Do you guys have polarized masks?


----------



## JOHNJOHN205 (Oct 2, 2007)

great news


----------



## Telum Pisces (Sep 27, 2007)

That's great to hear. I didn't mind the size, but I do a lot of people that said they were turned off because of the small building etc... This should bring you guys a lot more business. And Barancas is still on my commute to and from work, so your still the easiest place for me.


----------



## Brandy (Sep 28, 2007)

Congrats!


----------



## FelixH (Sep 28, 2007)

That's great Jim!! I'm glad it worked out.

Felix


----------



## lobsterman (Sep 30, 2007)

wowser wowser wowser congratulations on your movin on up to the bigger side. The best of luck and continued success.


----------



## sealark (Sep 27, 2007)

Is 3920 Barrancas Bruce Joneses old dive shop??


----------



## Corpsman (Oct 3, 2007)

Congrats guys. I will get over there asap to pick up mine and Pauls tanks. I know you guys don't want to move anything you dont have to.

Jody


----------



## Evensplit (Oct 2, 2007)

> *sealark (12/8/2007)*Is 3920 Barrancas Bruce Joneses old dive shop??

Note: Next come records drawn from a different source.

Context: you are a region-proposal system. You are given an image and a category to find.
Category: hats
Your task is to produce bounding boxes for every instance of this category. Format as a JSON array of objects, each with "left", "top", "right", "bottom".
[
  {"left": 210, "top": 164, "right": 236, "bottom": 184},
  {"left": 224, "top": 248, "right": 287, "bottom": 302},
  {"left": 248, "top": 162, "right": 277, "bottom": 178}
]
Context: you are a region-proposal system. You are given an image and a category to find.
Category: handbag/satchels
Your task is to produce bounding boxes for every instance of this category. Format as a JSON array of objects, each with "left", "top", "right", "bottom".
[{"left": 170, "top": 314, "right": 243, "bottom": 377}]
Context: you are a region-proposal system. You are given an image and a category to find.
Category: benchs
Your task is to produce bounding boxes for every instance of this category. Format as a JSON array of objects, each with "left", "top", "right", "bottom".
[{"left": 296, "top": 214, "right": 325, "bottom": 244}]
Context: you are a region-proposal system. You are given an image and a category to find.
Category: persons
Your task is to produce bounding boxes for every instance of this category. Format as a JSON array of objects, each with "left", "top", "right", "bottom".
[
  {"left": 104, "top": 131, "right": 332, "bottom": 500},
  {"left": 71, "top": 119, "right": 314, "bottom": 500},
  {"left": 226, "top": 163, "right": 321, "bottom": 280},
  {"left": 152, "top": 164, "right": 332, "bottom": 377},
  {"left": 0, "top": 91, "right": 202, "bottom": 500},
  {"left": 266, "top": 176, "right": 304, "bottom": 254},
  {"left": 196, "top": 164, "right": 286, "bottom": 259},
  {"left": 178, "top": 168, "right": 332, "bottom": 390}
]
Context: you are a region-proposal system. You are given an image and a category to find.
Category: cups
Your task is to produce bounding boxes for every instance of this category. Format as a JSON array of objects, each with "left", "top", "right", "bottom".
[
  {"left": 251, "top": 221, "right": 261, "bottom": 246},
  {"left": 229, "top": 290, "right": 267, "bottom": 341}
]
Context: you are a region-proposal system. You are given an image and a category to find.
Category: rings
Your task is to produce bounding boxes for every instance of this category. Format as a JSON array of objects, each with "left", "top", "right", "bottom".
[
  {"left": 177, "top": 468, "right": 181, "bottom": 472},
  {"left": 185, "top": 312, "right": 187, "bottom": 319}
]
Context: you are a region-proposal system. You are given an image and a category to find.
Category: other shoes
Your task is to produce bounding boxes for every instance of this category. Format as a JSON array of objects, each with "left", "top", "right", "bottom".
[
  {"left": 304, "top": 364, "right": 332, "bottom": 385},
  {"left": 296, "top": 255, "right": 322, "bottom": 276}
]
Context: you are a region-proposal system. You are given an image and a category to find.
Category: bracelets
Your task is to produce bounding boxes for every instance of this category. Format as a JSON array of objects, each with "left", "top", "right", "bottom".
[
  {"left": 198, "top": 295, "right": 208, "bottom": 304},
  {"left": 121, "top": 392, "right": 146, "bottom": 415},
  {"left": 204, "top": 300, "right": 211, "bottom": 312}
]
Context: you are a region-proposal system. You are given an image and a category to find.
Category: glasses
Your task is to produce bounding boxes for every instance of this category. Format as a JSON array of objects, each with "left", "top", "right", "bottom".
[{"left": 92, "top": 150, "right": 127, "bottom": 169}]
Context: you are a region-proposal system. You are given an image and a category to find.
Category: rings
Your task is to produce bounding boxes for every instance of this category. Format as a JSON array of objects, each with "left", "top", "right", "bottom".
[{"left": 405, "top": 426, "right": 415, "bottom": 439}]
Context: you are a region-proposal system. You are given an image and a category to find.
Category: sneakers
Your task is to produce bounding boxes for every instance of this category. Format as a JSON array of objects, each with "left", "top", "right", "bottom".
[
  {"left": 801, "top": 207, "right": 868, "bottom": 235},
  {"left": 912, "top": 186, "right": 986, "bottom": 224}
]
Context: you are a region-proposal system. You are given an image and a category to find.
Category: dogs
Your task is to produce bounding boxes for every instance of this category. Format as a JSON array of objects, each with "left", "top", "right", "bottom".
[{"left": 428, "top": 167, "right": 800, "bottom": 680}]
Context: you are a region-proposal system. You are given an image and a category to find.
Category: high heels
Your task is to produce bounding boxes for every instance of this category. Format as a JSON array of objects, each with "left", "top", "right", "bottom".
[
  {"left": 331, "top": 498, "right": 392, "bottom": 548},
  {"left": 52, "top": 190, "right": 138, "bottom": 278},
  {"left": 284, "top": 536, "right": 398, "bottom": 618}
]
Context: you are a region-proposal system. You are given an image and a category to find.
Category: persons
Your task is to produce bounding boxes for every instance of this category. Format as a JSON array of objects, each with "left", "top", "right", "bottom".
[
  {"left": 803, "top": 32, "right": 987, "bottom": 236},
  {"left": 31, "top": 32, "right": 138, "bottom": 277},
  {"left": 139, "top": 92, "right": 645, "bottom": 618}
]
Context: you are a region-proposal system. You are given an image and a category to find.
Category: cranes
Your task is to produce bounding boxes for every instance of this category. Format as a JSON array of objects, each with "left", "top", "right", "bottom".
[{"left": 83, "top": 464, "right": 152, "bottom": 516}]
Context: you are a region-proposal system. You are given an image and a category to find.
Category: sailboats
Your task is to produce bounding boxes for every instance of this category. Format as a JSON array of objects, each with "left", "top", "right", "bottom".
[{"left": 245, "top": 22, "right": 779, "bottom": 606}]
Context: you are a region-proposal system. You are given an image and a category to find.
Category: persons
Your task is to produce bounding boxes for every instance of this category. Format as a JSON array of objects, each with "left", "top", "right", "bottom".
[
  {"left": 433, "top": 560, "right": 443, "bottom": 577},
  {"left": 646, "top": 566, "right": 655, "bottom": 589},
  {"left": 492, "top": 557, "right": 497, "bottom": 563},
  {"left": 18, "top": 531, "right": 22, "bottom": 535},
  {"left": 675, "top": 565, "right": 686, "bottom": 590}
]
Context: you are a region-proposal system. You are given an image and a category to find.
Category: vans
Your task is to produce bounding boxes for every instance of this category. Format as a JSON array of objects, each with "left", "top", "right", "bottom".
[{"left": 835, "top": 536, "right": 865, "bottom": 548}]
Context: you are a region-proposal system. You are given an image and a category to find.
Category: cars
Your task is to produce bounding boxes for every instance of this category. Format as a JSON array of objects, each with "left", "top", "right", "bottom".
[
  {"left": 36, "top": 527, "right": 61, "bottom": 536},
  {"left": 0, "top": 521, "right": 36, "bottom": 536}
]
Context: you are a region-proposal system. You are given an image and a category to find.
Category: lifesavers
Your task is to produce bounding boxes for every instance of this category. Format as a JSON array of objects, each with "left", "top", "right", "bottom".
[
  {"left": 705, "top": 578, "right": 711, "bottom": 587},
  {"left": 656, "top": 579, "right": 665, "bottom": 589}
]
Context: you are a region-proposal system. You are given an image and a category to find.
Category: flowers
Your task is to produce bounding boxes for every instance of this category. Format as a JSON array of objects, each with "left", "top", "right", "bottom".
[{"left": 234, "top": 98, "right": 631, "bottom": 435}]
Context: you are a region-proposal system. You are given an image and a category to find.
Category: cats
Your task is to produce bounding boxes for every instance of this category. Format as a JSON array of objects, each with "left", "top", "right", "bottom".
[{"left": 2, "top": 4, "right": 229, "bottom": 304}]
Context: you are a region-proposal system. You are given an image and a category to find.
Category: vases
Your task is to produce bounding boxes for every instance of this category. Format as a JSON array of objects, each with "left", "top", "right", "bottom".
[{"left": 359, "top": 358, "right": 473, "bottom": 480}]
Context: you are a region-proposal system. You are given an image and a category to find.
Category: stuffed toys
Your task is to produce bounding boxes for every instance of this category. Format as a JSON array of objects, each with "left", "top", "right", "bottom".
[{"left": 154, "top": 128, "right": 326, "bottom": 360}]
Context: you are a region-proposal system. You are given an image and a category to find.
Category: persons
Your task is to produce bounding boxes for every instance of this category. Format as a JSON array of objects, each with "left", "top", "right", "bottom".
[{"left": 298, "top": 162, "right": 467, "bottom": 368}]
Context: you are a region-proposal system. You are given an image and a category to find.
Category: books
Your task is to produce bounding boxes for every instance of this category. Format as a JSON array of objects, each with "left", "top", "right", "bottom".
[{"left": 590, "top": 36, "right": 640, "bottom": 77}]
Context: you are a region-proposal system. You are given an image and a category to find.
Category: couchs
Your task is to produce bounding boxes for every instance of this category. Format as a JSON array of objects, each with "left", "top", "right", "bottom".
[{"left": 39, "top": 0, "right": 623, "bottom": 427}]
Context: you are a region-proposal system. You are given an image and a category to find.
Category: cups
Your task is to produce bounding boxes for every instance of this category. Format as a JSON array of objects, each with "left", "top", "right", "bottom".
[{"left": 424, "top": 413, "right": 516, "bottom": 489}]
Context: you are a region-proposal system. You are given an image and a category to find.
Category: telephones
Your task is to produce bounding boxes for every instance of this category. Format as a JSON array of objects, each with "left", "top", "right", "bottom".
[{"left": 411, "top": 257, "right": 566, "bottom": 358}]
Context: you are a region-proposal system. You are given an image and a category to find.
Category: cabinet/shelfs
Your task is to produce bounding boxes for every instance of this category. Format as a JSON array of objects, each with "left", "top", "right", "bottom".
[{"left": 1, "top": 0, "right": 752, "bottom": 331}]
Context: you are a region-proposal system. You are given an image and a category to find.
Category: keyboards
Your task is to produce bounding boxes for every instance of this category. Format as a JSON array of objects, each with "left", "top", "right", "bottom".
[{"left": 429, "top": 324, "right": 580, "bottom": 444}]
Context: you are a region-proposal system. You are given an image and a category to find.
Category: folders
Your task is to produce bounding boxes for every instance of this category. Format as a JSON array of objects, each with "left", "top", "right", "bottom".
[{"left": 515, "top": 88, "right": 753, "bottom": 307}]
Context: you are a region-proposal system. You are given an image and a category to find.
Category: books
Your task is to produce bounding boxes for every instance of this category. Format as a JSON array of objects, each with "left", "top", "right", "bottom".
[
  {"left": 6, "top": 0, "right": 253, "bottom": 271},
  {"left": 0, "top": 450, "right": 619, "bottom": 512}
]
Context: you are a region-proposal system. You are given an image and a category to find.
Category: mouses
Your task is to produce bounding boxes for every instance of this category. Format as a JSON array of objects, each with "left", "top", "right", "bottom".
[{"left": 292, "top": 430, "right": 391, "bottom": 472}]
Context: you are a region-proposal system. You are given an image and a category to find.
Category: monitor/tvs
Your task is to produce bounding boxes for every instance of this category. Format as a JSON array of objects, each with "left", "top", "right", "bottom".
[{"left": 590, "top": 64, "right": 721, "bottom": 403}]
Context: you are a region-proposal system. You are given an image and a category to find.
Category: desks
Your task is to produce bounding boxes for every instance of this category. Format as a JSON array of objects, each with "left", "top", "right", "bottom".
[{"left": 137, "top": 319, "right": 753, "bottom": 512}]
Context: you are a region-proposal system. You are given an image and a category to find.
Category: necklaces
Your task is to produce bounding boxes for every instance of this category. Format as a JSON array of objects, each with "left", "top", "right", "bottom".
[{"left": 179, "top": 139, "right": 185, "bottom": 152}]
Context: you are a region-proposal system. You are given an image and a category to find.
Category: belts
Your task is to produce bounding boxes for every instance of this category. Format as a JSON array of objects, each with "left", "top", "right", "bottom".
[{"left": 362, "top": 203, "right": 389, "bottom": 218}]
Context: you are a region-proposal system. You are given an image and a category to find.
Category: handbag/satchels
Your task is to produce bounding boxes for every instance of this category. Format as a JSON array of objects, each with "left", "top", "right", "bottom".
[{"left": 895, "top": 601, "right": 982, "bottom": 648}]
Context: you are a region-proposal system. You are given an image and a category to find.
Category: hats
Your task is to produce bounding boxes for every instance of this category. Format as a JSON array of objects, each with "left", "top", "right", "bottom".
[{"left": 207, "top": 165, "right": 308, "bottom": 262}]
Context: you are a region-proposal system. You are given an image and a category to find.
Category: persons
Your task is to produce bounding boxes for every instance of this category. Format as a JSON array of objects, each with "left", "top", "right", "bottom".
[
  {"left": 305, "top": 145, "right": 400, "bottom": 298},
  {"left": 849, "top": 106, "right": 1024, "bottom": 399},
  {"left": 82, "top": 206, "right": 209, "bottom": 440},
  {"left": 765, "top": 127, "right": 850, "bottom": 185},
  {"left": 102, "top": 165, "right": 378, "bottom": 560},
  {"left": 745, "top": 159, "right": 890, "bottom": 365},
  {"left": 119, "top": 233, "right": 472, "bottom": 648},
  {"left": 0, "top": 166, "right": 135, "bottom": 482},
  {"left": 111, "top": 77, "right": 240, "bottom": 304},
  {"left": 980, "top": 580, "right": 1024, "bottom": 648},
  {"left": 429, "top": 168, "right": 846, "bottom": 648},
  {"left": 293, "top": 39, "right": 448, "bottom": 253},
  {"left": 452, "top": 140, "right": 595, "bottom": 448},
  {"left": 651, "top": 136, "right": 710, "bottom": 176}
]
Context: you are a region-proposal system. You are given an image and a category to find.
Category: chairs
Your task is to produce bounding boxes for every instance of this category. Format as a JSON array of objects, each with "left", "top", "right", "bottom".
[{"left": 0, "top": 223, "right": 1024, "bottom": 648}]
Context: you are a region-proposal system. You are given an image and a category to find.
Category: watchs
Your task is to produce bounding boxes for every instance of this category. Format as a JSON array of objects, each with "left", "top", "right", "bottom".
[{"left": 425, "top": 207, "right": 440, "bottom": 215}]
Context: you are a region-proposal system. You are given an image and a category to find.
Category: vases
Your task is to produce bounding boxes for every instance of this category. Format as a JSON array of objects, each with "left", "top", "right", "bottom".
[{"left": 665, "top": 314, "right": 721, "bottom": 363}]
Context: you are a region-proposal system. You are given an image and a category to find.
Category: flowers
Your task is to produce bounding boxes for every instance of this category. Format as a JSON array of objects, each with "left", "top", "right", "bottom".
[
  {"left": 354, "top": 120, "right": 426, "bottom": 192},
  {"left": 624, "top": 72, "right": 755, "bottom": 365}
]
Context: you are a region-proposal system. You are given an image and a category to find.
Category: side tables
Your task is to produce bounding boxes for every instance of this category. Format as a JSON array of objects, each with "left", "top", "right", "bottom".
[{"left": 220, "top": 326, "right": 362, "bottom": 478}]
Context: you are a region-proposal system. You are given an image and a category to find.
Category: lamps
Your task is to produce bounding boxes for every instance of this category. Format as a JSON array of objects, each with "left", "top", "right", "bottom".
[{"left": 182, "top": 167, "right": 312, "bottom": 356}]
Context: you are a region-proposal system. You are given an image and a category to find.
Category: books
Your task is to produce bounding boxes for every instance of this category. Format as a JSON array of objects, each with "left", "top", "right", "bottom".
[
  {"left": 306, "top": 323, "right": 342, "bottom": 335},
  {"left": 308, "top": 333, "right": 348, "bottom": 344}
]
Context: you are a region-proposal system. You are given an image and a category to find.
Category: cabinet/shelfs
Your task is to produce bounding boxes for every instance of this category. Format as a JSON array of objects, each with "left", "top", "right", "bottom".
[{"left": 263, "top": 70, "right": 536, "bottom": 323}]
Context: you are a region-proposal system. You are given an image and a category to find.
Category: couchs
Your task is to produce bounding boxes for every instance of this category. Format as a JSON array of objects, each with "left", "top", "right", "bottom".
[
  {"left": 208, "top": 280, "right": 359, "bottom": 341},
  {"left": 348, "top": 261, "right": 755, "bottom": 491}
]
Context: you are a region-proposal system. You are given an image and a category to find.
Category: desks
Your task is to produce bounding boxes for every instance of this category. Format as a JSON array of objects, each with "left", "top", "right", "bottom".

probably, it may have been "skippers" original locationalso....:bowdown 

Actually, it used to beWiginton's RV's .


----------



## sealark (Sep 27, 2007)

Wiggingtons is not the place I was thinking about. But it should make a great place for your relocation. Good luck.


----------



## SCUBA Junkie (Oct 2, 2007)

> *sealark (12/8/2007)*Is 3920 Barrancas Bruce Joneses old dive shop??


Sealark, you are really dating yourself if you remember Bruce at his Pensacola Dive Shop. How long has it been now ? At least 25 years.


----------



## Florabama (Oct 19, 2007)

> *sealark (12/8/2007)*Is 3920 Barrancas Bruce Joneses old dive shop??




No, that was further east on Barrancas. It was across fromCounty Club Rd.As far as I remember, Skippers was always downtown wherethe Emerald City gay baris now.


----------



## Halfmoon (Oct 3, 2007)

I saw that yeaturday! Thats a nice building. Plenty of room. I thought it was some other Dive shop starting up. Cool!

Good Luck On the Move!!!


----------



## sealark (Sep 27, 2007)

Junkie,

Hell 25 years ago is just a drop in the bucket. I remember Ray Manuel, Kirk at dive world and so on... :banghead:doh


----------



## Clay-Doh (Oct 2, 2007)

:clap:clap:clap Glad for you guys!!


----------



## JSeaWach (Oct 29, 2007)

Sealark,

Much as I hate to admit it, Ray Manuel provided the gear for my OW class, several friends were certified with Kirk at Pace & Fairfield and I endured many of Bruce's "lectures" at the Barrancas location...Damn, time flies!!:toast



Congratulations MBT!!


----------



## dkdiver (Oct 15, 2007)

You guys are killing us too. I was certed by a pre-Scuba Shack Gene Ferguson at Skippers. Time sure does fly.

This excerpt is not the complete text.